The terminal device may perform evaluation according to the condition configured by the source base station. When the configured condition is met, the terminal device initiates the PSCell change, to avoid a problem that there is not enough time or it is unable to send measurement reports and receive a PSCell change command due to moving into a poor coverage area at a high speed.

Similar to CHO, for CPC, the network may configure multiple candidate target cells for the terminal device, and may configure a CPC execution condition for each candidate target cell respectively. The CPC execution condition for each candidate target cell may include one or two triggering events. The events that may be used for CPC in Rel-16 may include an event A3 and an event A5. The terminal device may determine to access which target cell based on the configured CPC execution condition.

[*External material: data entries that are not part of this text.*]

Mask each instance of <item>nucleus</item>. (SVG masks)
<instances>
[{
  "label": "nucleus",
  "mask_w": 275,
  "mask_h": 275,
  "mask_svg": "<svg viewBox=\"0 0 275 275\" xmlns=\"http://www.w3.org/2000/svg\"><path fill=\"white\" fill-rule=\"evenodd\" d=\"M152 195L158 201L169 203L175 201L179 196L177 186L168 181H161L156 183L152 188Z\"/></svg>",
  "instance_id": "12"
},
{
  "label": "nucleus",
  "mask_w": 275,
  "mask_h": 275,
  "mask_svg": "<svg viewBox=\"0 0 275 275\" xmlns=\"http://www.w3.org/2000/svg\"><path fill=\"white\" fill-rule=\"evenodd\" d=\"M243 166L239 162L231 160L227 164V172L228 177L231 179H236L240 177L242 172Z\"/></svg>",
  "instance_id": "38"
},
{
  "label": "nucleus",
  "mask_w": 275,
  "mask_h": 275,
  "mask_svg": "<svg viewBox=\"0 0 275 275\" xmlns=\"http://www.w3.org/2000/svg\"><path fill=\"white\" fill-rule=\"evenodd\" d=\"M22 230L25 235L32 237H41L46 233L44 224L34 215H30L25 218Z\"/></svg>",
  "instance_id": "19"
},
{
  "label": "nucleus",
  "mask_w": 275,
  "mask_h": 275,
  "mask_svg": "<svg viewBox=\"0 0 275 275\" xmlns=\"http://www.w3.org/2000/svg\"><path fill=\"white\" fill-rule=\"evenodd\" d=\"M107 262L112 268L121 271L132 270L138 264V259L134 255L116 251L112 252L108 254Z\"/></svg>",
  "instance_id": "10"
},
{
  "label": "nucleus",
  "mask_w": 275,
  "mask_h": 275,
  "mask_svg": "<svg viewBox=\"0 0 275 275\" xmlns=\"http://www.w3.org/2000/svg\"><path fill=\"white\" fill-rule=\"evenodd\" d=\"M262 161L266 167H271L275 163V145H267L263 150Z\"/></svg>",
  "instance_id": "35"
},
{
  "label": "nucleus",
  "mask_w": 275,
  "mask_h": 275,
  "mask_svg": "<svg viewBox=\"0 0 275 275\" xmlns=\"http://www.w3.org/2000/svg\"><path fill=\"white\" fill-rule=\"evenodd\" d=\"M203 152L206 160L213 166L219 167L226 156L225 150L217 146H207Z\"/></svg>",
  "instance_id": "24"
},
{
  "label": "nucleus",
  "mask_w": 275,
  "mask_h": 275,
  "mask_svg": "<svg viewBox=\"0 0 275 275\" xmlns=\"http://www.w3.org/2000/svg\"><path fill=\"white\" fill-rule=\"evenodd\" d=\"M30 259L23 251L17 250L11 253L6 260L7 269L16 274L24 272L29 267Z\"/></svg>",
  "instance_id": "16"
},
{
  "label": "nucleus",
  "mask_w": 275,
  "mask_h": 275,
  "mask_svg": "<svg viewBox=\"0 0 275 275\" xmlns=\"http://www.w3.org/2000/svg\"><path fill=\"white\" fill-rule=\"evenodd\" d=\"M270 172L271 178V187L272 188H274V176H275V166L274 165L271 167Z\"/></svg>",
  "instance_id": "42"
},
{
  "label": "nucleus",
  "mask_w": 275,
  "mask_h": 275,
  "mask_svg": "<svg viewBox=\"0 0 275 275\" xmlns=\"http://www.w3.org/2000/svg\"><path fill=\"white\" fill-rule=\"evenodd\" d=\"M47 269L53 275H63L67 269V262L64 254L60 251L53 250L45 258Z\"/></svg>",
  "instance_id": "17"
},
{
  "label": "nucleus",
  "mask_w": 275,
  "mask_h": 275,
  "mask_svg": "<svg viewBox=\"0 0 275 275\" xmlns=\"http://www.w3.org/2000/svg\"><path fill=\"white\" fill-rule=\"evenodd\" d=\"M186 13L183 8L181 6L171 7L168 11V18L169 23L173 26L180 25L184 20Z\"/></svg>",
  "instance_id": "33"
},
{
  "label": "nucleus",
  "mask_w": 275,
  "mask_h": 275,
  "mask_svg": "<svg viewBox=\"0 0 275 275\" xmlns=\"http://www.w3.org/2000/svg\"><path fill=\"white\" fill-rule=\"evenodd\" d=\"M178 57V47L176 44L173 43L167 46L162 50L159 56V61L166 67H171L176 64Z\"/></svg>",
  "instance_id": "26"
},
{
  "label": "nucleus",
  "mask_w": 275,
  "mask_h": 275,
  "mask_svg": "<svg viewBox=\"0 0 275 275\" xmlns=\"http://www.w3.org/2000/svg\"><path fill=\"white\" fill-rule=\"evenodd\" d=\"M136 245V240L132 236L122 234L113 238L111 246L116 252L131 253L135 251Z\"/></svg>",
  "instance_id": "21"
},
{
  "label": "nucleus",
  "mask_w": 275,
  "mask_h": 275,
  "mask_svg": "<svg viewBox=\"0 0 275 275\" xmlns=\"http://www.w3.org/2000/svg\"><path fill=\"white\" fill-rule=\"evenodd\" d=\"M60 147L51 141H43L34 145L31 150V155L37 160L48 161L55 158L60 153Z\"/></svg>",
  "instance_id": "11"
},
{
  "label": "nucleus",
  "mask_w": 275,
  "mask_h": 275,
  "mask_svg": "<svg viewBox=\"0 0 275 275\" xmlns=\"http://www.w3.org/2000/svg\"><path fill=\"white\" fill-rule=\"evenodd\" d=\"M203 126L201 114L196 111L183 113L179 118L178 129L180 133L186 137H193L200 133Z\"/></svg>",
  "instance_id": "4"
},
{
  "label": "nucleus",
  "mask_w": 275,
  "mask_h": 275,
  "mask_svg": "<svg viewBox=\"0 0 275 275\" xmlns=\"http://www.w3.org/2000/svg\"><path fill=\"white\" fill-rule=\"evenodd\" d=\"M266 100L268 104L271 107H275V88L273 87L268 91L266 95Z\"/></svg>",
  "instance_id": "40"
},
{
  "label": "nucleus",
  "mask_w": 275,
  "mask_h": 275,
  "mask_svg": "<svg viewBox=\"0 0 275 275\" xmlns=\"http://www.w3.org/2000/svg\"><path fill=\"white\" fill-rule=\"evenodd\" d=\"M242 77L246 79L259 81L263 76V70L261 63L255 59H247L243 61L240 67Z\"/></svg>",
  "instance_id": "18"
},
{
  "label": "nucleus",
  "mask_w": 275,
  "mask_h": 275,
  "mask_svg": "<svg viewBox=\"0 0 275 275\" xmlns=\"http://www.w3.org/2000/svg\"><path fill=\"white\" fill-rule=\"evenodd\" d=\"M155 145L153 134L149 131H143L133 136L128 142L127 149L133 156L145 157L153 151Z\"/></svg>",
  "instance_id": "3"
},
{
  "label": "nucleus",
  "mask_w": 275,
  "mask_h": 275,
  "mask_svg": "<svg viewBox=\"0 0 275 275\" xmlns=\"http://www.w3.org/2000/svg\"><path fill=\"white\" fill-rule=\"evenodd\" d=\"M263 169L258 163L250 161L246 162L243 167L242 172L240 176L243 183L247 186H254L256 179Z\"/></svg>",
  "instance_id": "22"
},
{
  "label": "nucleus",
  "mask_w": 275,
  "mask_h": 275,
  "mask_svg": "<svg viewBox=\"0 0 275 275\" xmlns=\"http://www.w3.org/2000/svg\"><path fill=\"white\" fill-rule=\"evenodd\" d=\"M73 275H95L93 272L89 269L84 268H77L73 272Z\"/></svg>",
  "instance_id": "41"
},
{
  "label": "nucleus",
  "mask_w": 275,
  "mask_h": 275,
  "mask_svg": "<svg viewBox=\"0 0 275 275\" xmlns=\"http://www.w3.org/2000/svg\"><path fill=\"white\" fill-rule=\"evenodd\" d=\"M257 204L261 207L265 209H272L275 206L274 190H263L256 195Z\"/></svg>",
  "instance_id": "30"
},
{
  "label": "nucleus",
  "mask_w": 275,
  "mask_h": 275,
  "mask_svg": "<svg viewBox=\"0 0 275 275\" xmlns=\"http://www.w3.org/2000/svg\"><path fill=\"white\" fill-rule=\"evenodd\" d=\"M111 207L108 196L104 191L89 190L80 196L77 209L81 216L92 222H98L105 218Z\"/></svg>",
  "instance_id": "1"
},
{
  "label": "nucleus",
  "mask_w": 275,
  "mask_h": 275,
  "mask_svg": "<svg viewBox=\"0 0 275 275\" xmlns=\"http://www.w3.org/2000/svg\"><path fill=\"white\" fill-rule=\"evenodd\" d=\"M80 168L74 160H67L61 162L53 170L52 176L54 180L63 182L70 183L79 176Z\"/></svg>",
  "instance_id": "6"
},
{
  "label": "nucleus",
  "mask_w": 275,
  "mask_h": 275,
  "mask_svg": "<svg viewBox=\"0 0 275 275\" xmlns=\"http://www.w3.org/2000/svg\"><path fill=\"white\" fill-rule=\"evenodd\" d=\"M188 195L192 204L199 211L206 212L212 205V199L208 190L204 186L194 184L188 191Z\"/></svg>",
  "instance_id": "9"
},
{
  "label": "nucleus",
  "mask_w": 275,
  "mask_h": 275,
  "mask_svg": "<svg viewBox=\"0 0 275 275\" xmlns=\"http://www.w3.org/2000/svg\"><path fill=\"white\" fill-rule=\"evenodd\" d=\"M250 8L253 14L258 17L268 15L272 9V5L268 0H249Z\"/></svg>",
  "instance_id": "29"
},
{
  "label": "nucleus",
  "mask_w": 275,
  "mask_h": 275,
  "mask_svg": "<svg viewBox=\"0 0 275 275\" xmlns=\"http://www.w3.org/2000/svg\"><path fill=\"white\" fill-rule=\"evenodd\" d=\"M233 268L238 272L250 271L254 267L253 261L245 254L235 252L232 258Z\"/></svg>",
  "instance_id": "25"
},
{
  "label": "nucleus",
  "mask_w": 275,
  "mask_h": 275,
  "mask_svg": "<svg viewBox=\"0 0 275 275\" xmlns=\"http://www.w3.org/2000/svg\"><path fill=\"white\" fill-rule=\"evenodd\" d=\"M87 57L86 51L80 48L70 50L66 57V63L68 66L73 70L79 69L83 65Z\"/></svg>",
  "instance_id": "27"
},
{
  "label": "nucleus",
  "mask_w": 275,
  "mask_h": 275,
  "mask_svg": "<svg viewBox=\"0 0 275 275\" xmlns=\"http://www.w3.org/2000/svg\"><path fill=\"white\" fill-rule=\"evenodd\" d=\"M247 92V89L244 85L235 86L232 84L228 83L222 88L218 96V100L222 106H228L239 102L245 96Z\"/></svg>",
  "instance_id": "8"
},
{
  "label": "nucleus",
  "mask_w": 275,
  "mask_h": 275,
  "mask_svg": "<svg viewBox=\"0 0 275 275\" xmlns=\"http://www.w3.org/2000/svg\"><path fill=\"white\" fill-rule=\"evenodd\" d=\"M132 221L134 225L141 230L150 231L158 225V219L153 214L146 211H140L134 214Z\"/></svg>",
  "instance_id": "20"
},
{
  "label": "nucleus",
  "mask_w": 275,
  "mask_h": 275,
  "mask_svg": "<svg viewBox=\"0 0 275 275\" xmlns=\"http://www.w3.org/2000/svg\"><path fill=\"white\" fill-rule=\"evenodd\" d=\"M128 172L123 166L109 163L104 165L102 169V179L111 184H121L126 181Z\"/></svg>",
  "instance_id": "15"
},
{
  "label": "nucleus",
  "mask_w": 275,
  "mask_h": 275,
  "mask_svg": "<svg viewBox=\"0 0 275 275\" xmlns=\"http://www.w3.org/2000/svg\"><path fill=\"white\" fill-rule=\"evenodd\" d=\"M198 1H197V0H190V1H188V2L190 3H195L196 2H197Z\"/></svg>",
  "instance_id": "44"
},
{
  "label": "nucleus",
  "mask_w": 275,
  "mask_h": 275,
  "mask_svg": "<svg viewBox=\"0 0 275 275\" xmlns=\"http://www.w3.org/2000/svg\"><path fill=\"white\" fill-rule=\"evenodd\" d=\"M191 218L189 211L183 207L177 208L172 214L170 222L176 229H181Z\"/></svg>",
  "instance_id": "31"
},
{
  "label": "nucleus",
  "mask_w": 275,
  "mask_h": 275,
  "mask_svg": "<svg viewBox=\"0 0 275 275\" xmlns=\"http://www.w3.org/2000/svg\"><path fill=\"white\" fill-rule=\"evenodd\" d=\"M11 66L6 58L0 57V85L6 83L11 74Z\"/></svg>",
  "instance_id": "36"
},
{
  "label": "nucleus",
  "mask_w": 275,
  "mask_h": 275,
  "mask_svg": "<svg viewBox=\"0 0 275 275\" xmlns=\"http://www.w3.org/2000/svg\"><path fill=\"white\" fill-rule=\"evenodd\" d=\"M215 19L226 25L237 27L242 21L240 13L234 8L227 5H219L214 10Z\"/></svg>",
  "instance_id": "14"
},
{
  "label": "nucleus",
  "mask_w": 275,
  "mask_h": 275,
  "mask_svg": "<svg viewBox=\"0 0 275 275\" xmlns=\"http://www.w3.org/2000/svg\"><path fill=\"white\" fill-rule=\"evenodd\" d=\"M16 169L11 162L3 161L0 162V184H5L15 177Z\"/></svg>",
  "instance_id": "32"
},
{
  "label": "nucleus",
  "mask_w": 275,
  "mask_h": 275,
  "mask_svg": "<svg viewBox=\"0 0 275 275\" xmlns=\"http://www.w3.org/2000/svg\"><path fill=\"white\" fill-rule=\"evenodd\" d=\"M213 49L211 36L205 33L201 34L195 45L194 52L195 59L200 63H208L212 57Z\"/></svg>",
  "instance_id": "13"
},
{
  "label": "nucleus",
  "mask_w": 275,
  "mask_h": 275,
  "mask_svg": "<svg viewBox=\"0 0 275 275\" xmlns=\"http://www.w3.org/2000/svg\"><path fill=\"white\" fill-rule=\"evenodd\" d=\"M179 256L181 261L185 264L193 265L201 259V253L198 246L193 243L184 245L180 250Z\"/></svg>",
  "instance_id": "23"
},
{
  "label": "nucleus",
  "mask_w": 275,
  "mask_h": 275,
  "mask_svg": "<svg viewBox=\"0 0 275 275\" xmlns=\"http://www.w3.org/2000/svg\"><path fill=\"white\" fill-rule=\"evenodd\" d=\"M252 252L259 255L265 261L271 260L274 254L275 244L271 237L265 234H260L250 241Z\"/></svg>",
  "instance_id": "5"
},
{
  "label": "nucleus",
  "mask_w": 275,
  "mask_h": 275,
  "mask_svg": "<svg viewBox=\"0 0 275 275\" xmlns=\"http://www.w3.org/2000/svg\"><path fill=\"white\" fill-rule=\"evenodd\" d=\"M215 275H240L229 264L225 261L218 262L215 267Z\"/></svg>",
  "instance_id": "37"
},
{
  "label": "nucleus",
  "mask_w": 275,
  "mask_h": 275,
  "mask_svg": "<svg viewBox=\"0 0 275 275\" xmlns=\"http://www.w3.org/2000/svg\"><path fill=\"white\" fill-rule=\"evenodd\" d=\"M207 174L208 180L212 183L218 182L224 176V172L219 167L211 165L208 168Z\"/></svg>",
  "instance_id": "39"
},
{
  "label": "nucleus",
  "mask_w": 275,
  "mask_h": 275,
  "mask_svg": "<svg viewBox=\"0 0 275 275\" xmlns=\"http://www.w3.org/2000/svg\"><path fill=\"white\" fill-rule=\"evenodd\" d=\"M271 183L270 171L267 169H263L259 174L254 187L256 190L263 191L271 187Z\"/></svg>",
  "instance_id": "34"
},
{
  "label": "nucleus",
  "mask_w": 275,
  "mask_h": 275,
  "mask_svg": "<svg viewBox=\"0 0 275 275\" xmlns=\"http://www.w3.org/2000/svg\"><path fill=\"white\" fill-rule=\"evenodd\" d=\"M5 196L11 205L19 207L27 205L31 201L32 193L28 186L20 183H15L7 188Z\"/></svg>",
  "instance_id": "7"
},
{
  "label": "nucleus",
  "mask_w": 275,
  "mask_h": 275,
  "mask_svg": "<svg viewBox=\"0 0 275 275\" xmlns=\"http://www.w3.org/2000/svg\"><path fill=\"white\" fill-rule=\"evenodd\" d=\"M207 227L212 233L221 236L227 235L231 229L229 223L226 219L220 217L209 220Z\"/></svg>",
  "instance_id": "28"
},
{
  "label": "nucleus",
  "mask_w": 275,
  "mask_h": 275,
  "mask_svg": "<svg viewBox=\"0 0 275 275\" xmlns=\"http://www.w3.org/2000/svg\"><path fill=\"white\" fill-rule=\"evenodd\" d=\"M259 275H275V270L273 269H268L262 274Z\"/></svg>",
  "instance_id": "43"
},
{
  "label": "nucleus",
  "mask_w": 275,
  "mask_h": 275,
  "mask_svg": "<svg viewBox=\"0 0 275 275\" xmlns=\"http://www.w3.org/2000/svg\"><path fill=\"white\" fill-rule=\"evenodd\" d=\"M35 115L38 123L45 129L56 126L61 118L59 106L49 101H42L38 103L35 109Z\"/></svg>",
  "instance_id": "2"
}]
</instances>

A main function of paging is to enable the network to page the terminal device through a paging message when the terminal device is in the RRC_IDLE state or the RRC_INACTIVE state, or to notify, through a short message, the terminal device of changes of system messages or earthquake, tsunami/public early-warning information (applicable to all RRC states of the terminal device, including the connected state).

Paging channels may include a Physical Downlink Control Channel (PDCCH) scrambled by a paging Radio Network Temporary Identifier (RNTI) and a Physical Downlink Shared Channel (PDSCH) scheduled by the PDCCH. The paging message is transmitted in the PDSCH, and the short message has 8 bits and is in the PDCCH.